At OSG, we want to ensure that you enhance customer satisfaction and simultaneously price your products at the ideal value to boost sales and generate profit. ASEMAP will be an important tool on this journey. ASEMAP is powered by OSG Dynamo™, our proprietary behavioral analytics platform and combined with Adaptive Choice Based Conjoint (CBC) analysis to identify customers’ willingness to pay. ASEMAP™ allows you to identify which features are most important to customers and by how much. With CBC, customers can choose their preferred price point bundled with the best product features according to them. In addition, OSG Dynamo™ also provides users with a Pricing Simulator to compare price sensitivities. You can easily conduct an ad hoc analysis to change pricing schemes and determine how different prices will impact product uptake.

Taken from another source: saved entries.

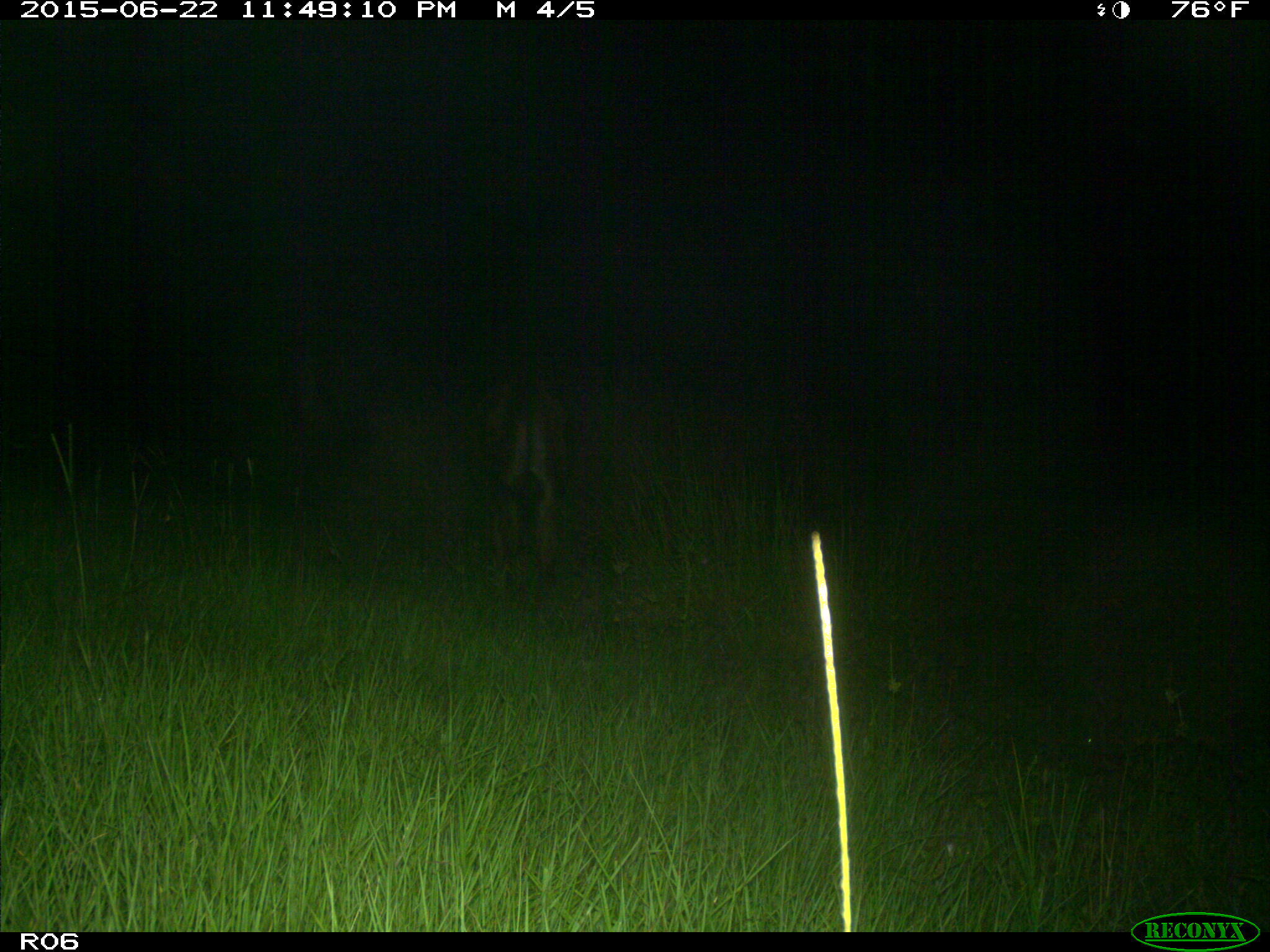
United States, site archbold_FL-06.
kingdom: Animalia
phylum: Chordata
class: Mammalia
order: Artiodactyla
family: Bovidae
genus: Bos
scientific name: Bos taurus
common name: domestic cow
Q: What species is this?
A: Bos taurus (domestic cow).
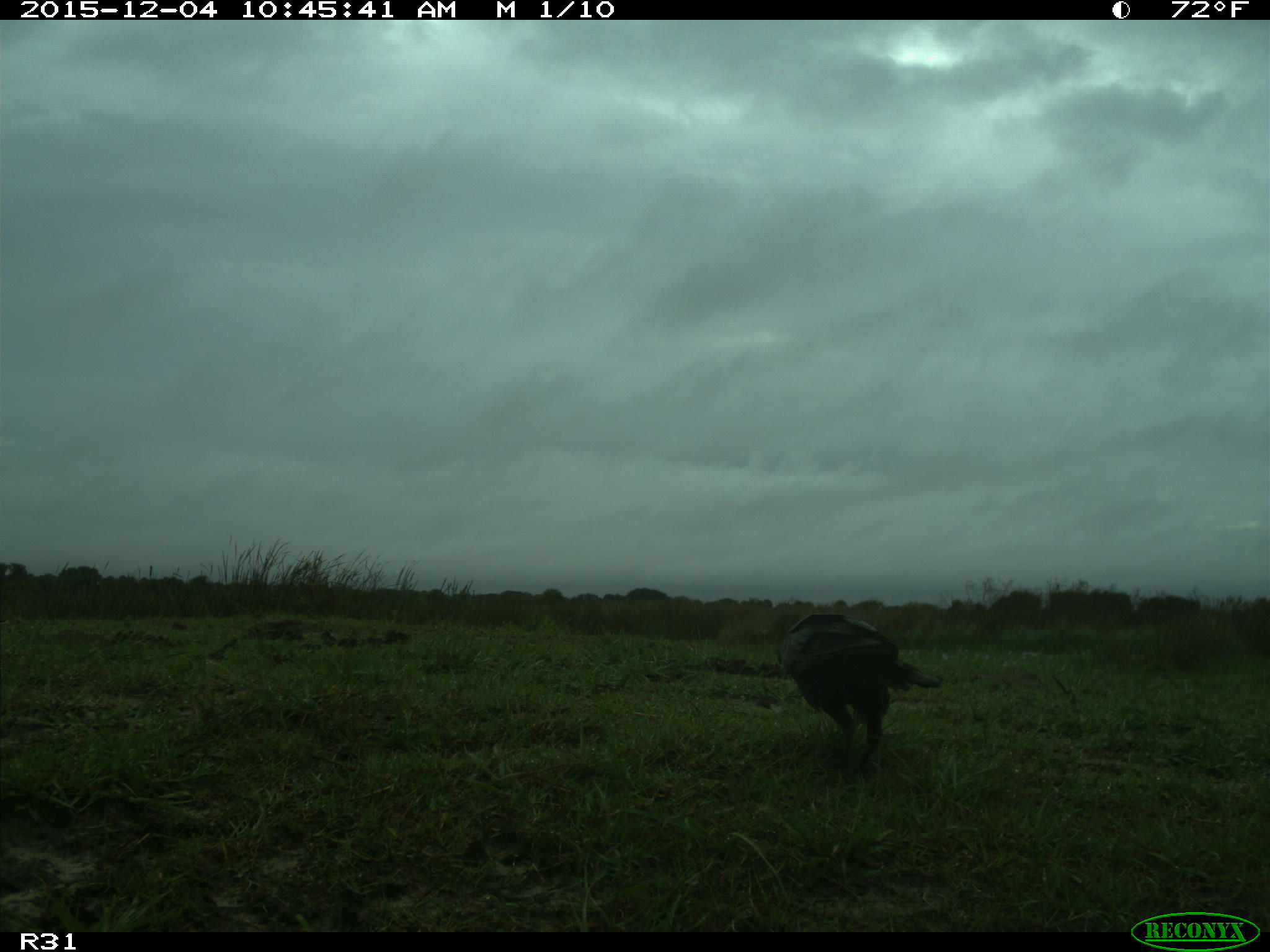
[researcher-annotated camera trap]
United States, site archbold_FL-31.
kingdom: Animalia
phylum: Chordata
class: Aves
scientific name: Aves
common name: birds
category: unidentified bird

OSG recently enabled a medical device manufacturer to optimize the price of their catheters and drive profitability. With ASEMAP™, price points, brands and rebates were analyzed to determine customer preferences for different price points. By combining this analysis with secondary research, the manufacturer was enabled to determine volume and market share impact for each price point. By comparing all parameters for the client brand vs. competing brands with ASEMAP™ we were able to justify approximately 25% price increase for catheters to improve sales and profitability. With OSG Dynamo™, you can edge out competition and generate the ideal price your product deserves.